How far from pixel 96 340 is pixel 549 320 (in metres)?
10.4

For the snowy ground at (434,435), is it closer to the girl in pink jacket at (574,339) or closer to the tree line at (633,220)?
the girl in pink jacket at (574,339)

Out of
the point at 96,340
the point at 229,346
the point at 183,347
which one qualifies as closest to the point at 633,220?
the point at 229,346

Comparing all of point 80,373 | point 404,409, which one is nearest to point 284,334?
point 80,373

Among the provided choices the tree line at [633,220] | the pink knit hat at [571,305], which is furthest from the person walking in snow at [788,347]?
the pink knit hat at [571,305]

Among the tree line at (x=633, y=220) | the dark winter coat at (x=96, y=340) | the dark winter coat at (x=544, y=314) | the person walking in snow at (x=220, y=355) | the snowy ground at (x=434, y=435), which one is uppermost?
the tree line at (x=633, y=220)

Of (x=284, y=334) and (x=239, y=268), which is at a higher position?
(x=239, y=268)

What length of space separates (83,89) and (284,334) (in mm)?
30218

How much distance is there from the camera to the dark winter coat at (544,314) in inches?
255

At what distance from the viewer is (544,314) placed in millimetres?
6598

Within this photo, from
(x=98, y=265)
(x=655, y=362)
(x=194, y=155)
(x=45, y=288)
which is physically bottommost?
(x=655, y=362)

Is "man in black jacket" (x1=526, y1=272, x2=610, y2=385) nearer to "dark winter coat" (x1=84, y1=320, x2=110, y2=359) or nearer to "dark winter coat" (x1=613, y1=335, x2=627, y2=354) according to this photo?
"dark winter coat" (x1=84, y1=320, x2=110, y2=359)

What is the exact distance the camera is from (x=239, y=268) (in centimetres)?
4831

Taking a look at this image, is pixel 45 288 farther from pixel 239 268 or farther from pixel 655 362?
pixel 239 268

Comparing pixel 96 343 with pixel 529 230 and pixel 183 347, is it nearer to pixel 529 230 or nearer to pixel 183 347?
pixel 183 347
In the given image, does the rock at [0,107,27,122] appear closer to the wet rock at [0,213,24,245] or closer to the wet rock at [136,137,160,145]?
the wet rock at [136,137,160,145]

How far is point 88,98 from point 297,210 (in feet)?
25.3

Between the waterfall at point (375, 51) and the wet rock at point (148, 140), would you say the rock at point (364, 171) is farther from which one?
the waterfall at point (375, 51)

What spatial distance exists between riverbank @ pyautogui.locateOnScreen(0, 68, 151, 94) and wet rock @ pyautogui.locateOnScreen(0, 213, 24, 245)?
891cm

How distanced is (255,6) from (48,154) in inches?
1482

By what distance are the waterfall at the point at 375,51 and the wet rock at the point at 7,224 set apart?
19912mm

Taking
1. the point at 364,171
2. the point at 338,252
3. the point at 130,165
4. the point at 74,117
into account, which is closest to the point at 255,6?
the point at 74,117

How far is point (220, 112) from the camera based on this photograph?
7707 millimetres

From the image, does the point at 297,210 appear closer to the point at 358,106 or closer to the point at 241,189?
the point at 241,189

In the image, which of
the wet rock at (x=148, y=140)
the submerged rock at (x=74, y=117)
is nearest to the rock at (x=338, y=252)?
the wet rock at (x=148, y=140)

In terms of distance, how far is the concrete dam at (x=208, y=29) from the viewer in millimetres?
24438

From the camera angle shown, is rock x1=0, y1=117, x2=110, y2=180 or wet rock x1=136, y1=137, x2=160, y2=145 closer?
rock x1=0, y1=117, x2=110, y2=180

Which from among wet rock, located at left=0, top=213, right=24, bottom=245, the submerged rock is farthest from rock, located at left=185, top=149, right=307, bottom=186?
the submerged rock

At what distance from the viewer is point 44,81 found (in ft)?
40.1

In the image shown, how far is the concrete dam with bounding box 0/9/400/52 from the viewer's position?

■ DIRECTIONS: Copy every one of the rows above word for word.

■ TASK RESPONSE:
How far from pixel 96 340 is pixel 549 320 (in metres)?
10.4

For the snowy ground at (434,435), is it closer to the girl in pink jacket at (574,339) or closer to the tree line at (633,220)?
the girl in pink jacket at (574,339)

Out of
the point at 96,340
the point at 229,346
the point at 183,347
which one qualifies as closest to the point at 633,220?
the point at 229,346

Comparing all of point 80,373 | point 404,409, which one is nearest to point 284,334?
point 80,373

Among the provided choices the tree line at [633,220] | the pink knit hat at [571,305], which is furthest from the person walking in snow at [788,347]?
the pink knit hat at [571,305]

Among the tree line at (x=633, y=220) | the dark winter coat at (x=96, y=340) | the dark winter coat at (x=544, y=314) | the person walking in snow at (x=220, y=355) | the snowy ground at (x=434, y=435), which one is uppermost?
the tree line at (x=633, y=220)

Of (x=284, y=334) and (x=239, y=268), which is at a higher position?
(x=239, y=268)

What length of space separates (83,89) and (284,334) (in mm)?
30218

How much distance is there from the camera to the dark winter coat at (544,314) in inches?
255

At what distance from the viewer is (544,314) placed in millimetres?
6598

Within this photo, from
(x=98, y=265)
(x=655, y=362)
(x=194, y=155)
(x=45, y=288)
which is physically bottommost?
(x=655, y=362)

Is "man in black jacket" (x1=526, y1=272, x2=610, y2=385) nearer to "dark winter coat" (x1=84, y1=320, x2=110, y2=359) or nearer to "dark winter coat" (x1=613, y1=335, x2=627, y2=354) according to this photo?
"dark winter coat" (x1=84, y1=320, x2=110, y2=359)

What is the exact distance the camera is from (x=239, y=268) (in centimetres)?
4831

Taking a look at this image, is pixel 45 288 farther from pixel 239 268 or farther from pixel 655 362?
pixel 239 268

Comparing pixel 96 343 with pixel 529 230 and pixel 183 347, is it nearer to pixel 529 230 or nearer to pixel 183 347?
pixel 183 347
In the given image, does the rock at [0,107,27,122] appear closer to the wet rock at [0,213,24,245] or closer to the wet rock at [136,137,160,145]?
the wet rock at [136,137,160,145]

How far is point 88,98 from point 297,210 (in feet)?
25.3

Between the waterfall at point (375, 51) and the wet rock at point (148, 140), would you say the rock at point (364, 171) is farther from which one?
the waterfall at point (375, 51)

What spatial distance exists between riverbank @ pyautogui.locateOnScreen(0, 68, 151, 94) and wet rock @ pyautogui.locateOnScreen(0, 213, 24, 245)?
891cm

How distanced is (255,6) from (48,154) in inches?
1482

By what distance are the waterfall at the point at 375,51 and the wet rock at the point at 7,224 set apart?
19912mm

Taking
1. the point at 364,171
2. the point at 338,252
3. the point at 130,165
4. the point at 74,117
into account, which is closest to the point at 255,6?
the point at 74,117

How far is point (220, 112) from the camera based on this photograph?
7707 millimetres

From the image, does the point at 297,210 appear closer to the point at 358,106 or closer to the point at 241,189?
the point at 241,189

In the image, which of
the wet rock at (x=148, y=140)
the submerged rock at (x=74, y=117)
is nearest to the rock at (x=338, y=252)?
the wet rock at (x=148, y=140)

In terms of distance, how far is the concrete dam at (x=208, y=29) from the viewer in millimetres?
24438

From the camera angle shown, is rock x1=0, y1=117, x2=110, y2=180 or wet rock x1=136, y1=137, x2=160, y2=145 closer?
rock x1=0, y1=117, x2=110, y2=180

Which from among wet rock, located at left=0, top=213, right=24, bottom=245, the submerged rock is farthest from rock, located at left=185, top=149, right=307, bottom=186?
the submerged rock

At what distance from the viewer is point 44,81 found (in ft)?
40.1

In the image shown, how far is the concrete dam with bounding box 0/9/400/52 from the viewer's position?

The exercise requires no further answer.